# PROBLEM
Word for word, restate each entry that appears below.

EXERCISE MATERIAL START

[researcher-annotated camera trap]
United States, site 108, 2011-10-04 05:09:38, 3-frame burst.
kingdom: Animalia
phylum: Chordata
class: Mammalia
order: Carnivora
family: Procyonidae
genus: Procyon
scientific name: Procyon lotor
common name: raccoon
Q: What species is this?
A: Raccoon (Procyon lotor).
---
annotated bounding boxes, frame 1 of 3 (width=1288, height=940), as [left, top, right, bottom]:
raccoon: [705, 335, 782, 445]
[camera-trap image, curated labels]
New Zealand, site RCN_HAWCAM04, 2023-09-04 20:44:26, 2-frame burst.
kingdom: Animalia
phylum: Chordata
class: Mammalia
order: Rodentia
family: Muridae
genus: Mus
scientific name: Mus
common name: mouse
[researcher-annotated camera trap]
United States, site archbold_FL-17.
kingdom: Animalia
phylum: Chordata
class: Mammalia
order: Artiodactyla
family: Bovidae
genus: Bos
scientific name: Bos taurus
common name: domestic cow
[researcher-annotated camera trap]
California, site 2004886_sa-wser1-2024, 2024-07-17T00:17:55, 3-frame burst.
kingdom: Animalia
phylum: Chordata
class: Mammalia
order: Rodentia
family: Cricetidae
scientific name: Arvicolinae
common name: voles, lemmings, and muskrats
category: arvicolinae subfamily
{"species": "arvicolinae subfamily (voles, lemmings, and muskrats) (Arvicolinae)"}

EXERCISE MATERIAL END

# ANSWER TO THIS EXERCISE
[researcher-annotated camera trap]
United States, site 108, 2011-10-04 05:09:38, 3-frame burst.
kingdom: Animalia
phylum: Chordata
class: Mammalia
order: Carnivora
family: Procyonidae
genus: Procyon
scientific name: Procyon lotor
common name: raccoon
Q: What species is this?
A: Raccoon (Procyon lotor).
---
annotated bounding boxes, frame 1 of 3 (width=1288, height=940), as [left, top, right, bottom]:
raccoon: [705, 335, 782, 445]
[camera-trap image, curated labels]
New Zealand, site RCN_HAWCAM04, 2023-09-04 20:44:26, 2-frame burst.
kingdom: Animalia
phylum: Chordata
class: Mammalia
order: Rodentia
family: Muridae
genus: Mus
scientific name: Mus
common name: mouse
[researcher-annotated camera trap]
United States, site archbold_FL-17.
kingdom: Animalia
phylum: Chordata
class: Mammalia
order: Artiodactyla
family: Bovidae
genus: Bos
scientific name: Bos taurus
common name: domestic cow
[researcher-annotated camera trap]
California, site 2004886_sa-wser1-2024, 2024-07-17T00:17:55, 3-frame burst.
kingdom: Animalia
phylum: Chordata
class: Mammalia
order: Rodentia
family: Cricetidae
scientific name: Arvicolinae
common name: voles, lemmings, and muskrats
category: arvicolinae subfamily
{"species": "arvicolinae subfamily (voles, lemmings, and muskrats) (Arvicolinae)"}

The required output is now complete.